For interactive use: convert your PDF in our web tool, paste the resulting Markdown into ChatGPT/Claude, ask for the table extraction in CSV format. For programmatic pipelines, use an OSS converter (we don't offer an API today):
import pymupdf
# Step 1: PDF to Markdown locally with PyMuPDF
with pymupdf.open('report.pdf') as doc:
md = '\n\n'.join(p.get_text('markdown') for p in doc)
# Step 2: Pass md to your LLM of choice with extraction instructions
# (OpenAI/Anthropic/Gemini SDKs all accept the Markdown string directly)Pros: extremely flexible (extract specific tables matching certain criteria); handles complex layouts where regex-based tools fail
Cons: per-call cost; can hallucinate cell values on edge cases; slower than direct extraction
Method 5: Specialized commercial tools
For very high-volume table extraction or particularly hard documents (financial statements with merged cells, scientific data tables with footnotes), commercial tools fill the gap:
- Docparser: cloud-based, template-driven extraction
- Rossum: invoice-specific, very accurate on that vertical
- Hypatos: financial documents, ML-based
- Adobe PDF Extract API: Adobe's own extractor, very strong on Adobe-generated PDFs
Pros: strong on their target verticals; enterprise support
Cons: expensive; vertical-specific; vendor lock-in
Comparison table
| Method | Setup | OCR | Borderless tables | Best for |
|---|---|---|---|---|
| Online (PDF to CSV) | None | Yes | Good | One-off use, mixed quality docs |
| Tabula desktop | Download app | No | Manual | Few tables, precise control |
| Camelot Python | pip install | Limited | Decent (stream mode) | Programmatic batch |
| AI-based | API key | Yes (via Markdown) | Excellent | Complex tables, smart filtering |
| Commercial | Vendor onboarding | Yes | Excellent (vertical-specific) | High-volume specific use cases |
What if you want tables AND surrounding context?

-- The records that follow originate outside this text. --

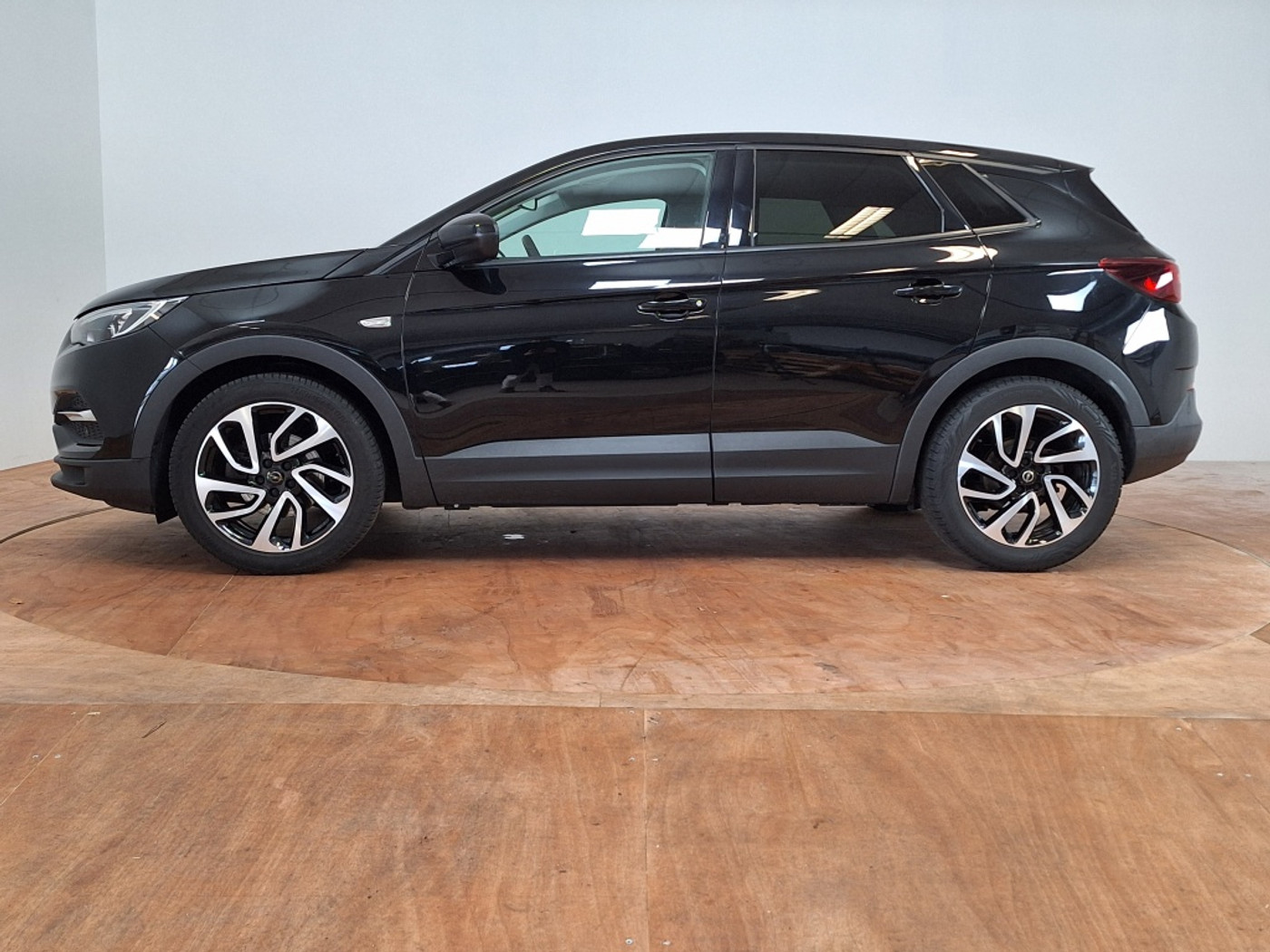 Foto van Opel Grandland X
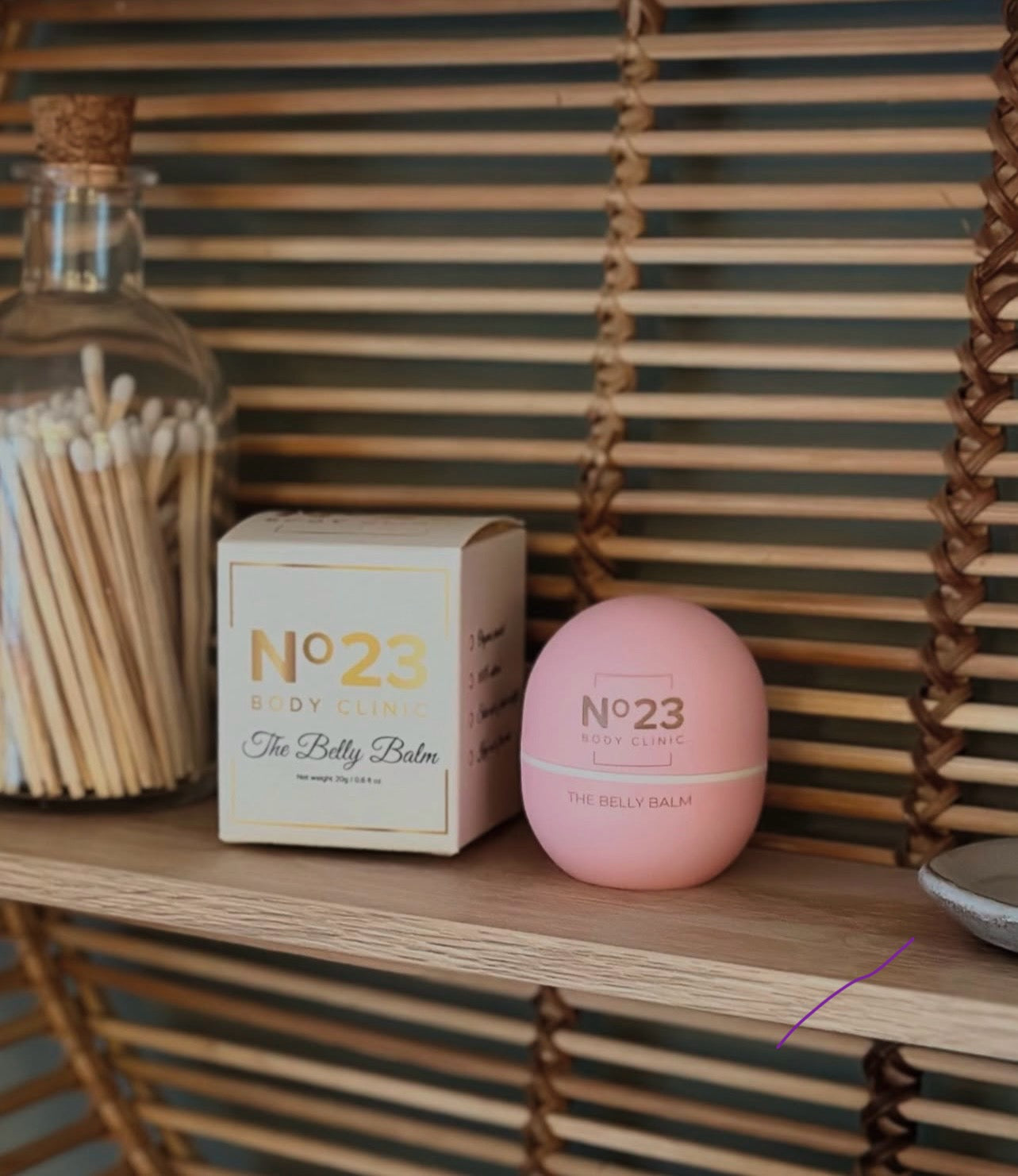 The Belly Balm - N°23 Skincare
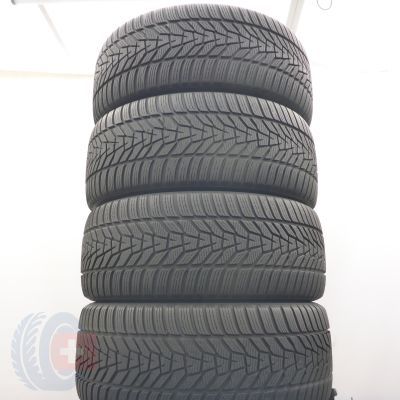 245 45 18 4x HANKOOK 245/45 R18 100V XL Winter I Cept evo 3 W330 Winterreifen 2023 6,8-7mm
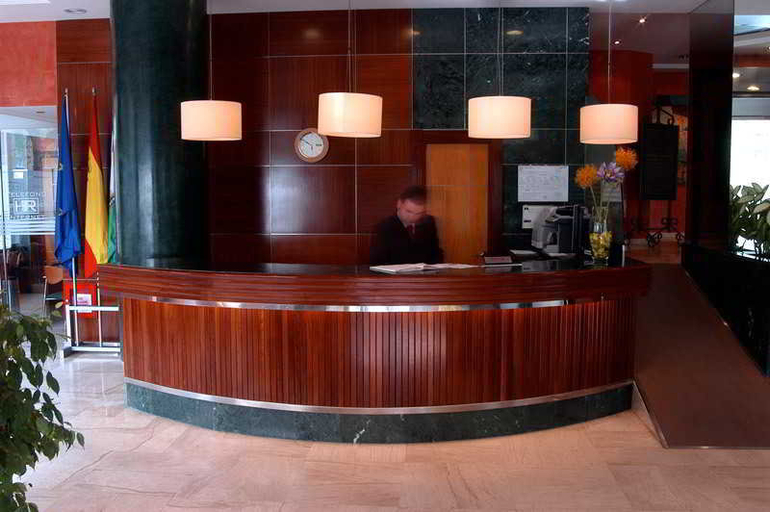 Public Area 3, Regio, Cádiz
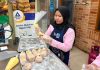Pupuk Kujang Gandeng Bogasari Tingkatkan Keterampilan Tata Boga Warga Cikampek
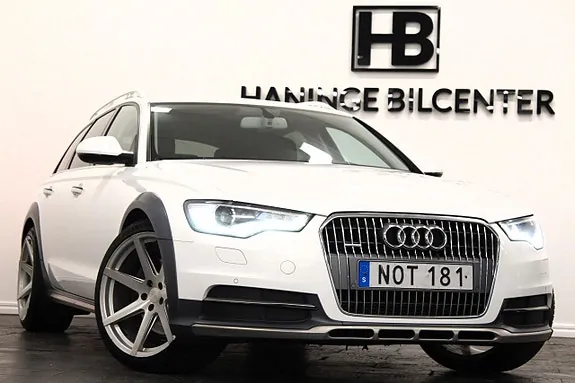 Audi A6 Allroad 2014 photo 3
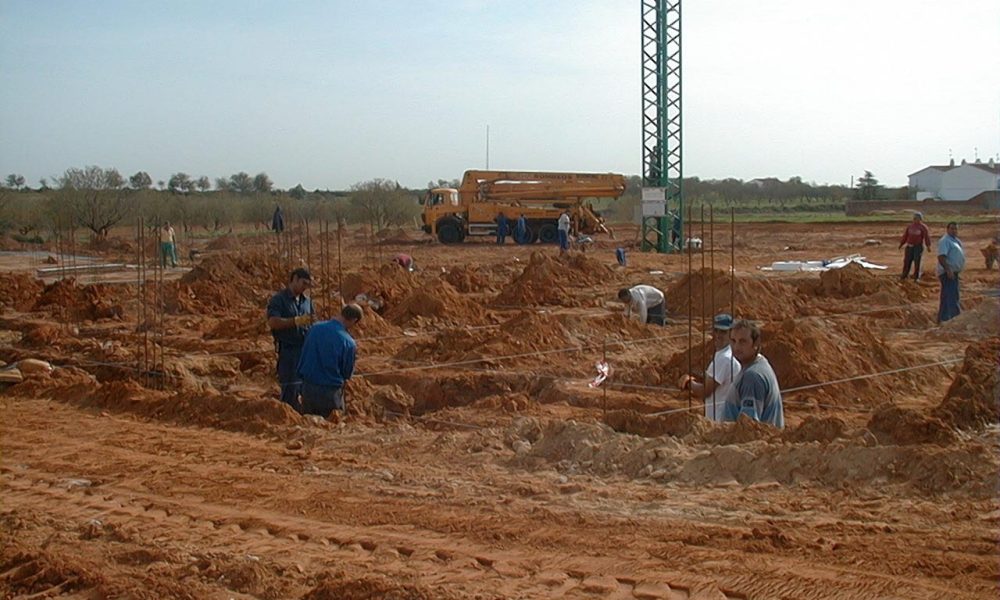Obras construccion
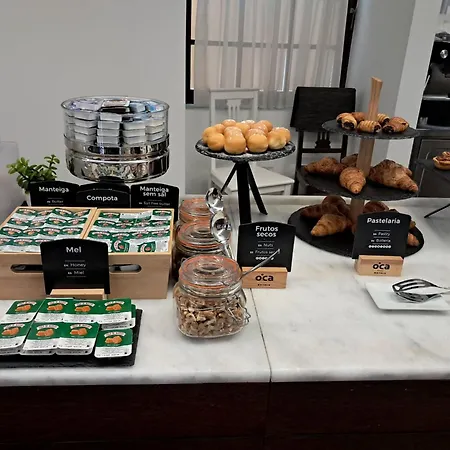 Oca Ribeira Do Hotel Porto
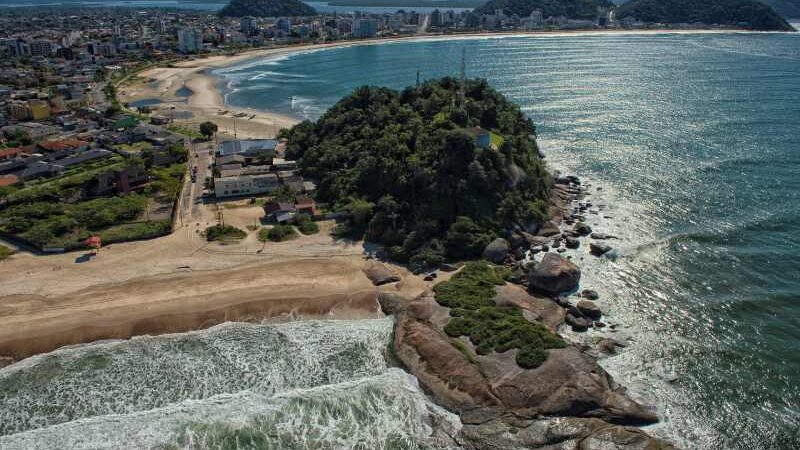 Com incremento de 246%, Litoral do Paraná recebeu R$ 1,6 bilhão em investimentos em 2025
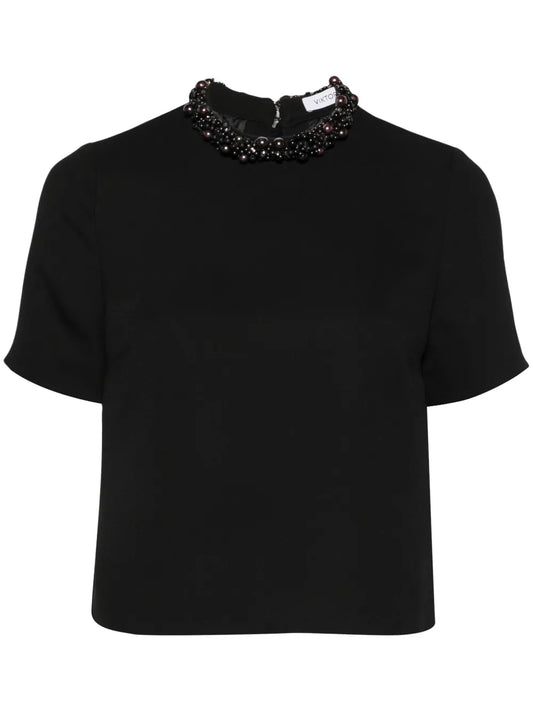 Embellished Top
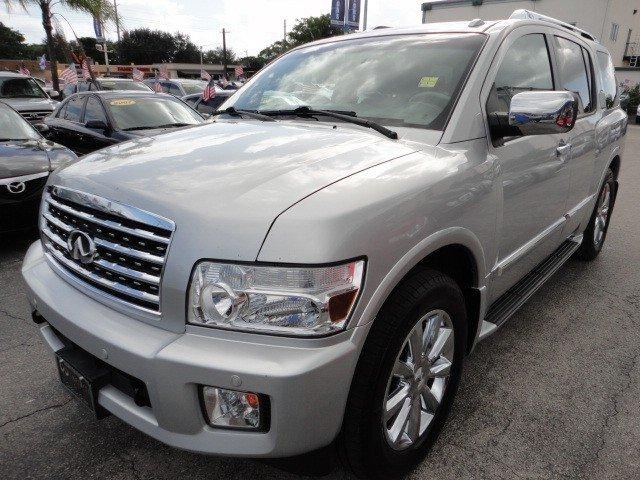 Infiniti QX56 Unknown Sport Utility
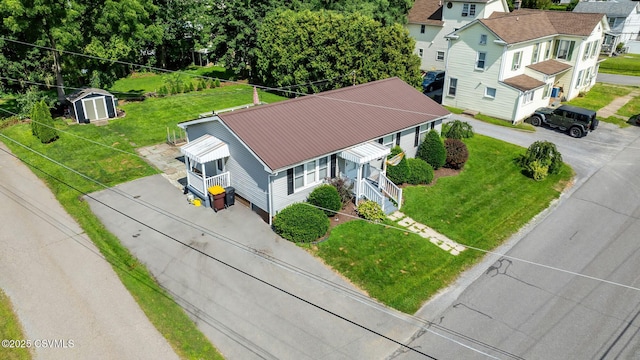 745 Liberty St, Danville, PA 17821 - view of subject property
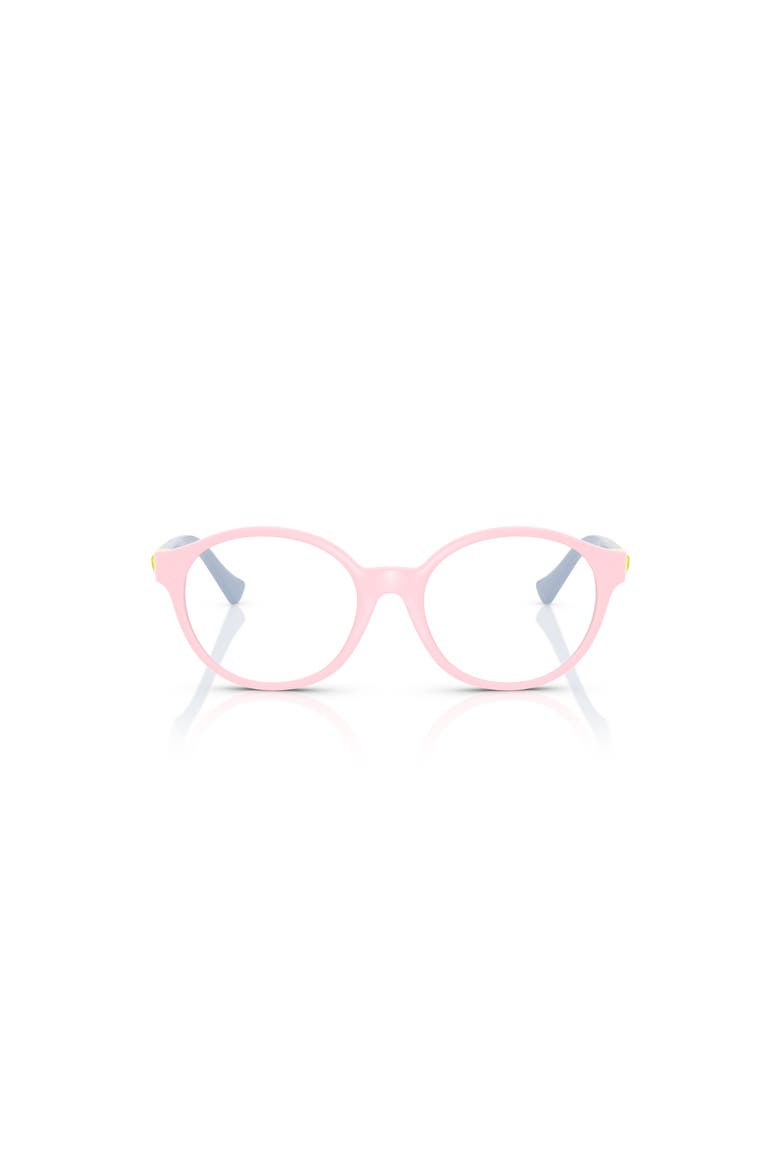 46mm Phantos optical glasses, Alternate, color, Pink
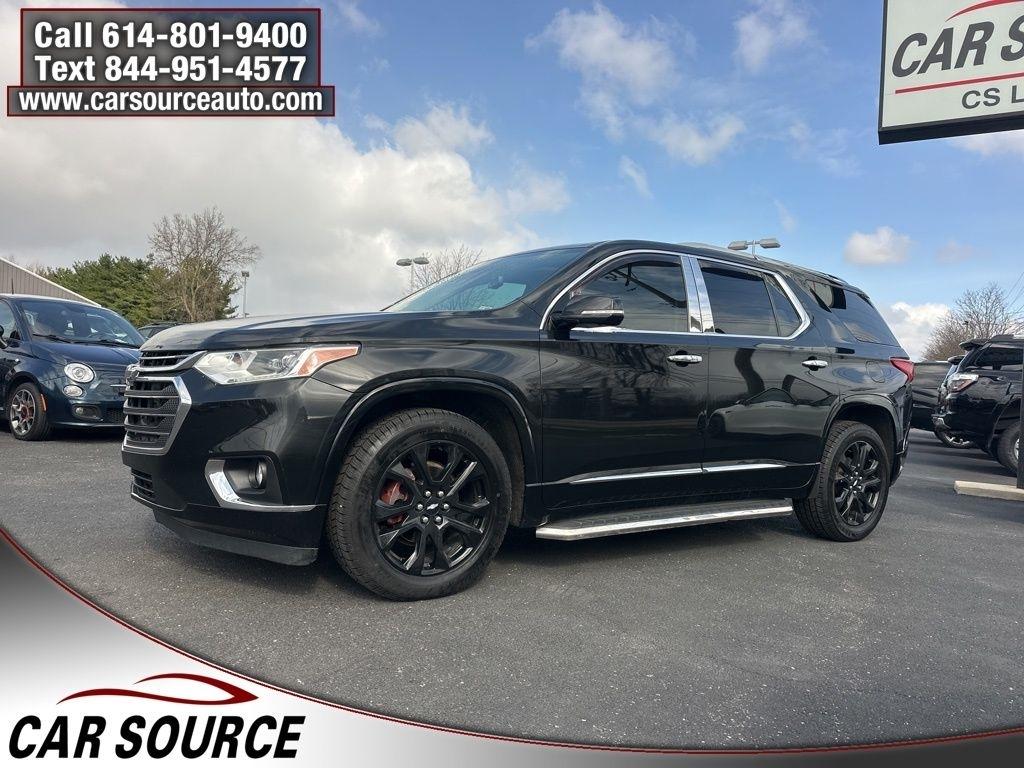 Chevrolet Traverse  2018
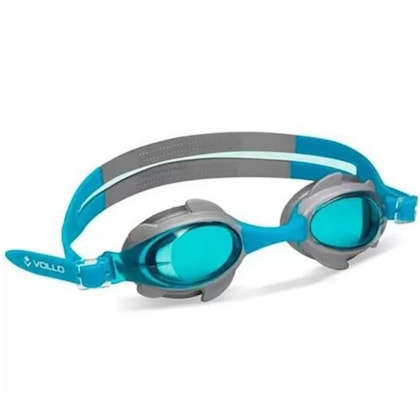 Óculos Natação Vollo Shark Fin VN201 Infantil Óculos Natação Vollo Shark Fin VN201 Infantil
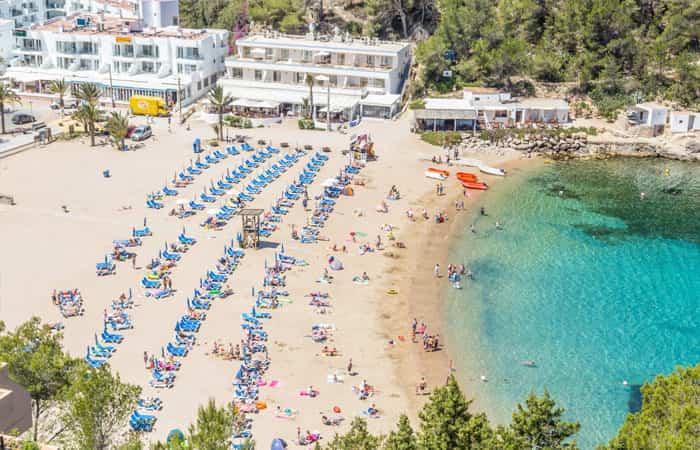 Schnorcheln in Spanien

If your goal is feeding a document to AI rather than building a spreadsheet pipeline, you don't want CSV — you want the tables in the context of the surrounding document. That's exactly what our PDF tables to Markdown tool does: GFM tables in their original document context.
For pure data-pipeline work, CSV is right. For document understanding (LLM context, knowledge bases, RAG), Markdown with tables-in-context is right. Pick based on what your downstream consumer needs.
Common pitfalls
Currency markers and parenthetical negatives
Financial tables use "$" and "(123)" for negatives. Most extractors preserve these as text; your downstream parser may need to convert them to numeric values. Plan for this in your pipeline.
Multi-page tables
Tables that span pages often have repeating headers on each page. Good extractors stitch them into one logical table; lesser ones produce one table per page that you have to merge.
Merged cells
GFM tables don't support merged cells; CSV doesn't either. Most extractors flatten the merge by repeating the value across the merged range. Verify this matches your downstream expectation.
Footnoted cells
Cells with footnote markers (a, b, *) need special handling — the marker is data; the footnote text is separate but related. Different extractors handle this differently; spot-check your tool's behavior.
Recommendation
For most users: start with our online PDF to CSV converter (no setup) or PDF to Markdown (if context matters). For programmatic pipelines: Camelot for simple tables, Marker or Docling for complex layouts (we don't ship a public API today, so OSS is the path). For very high volume on a specific document type: commercial tools justified by ROI.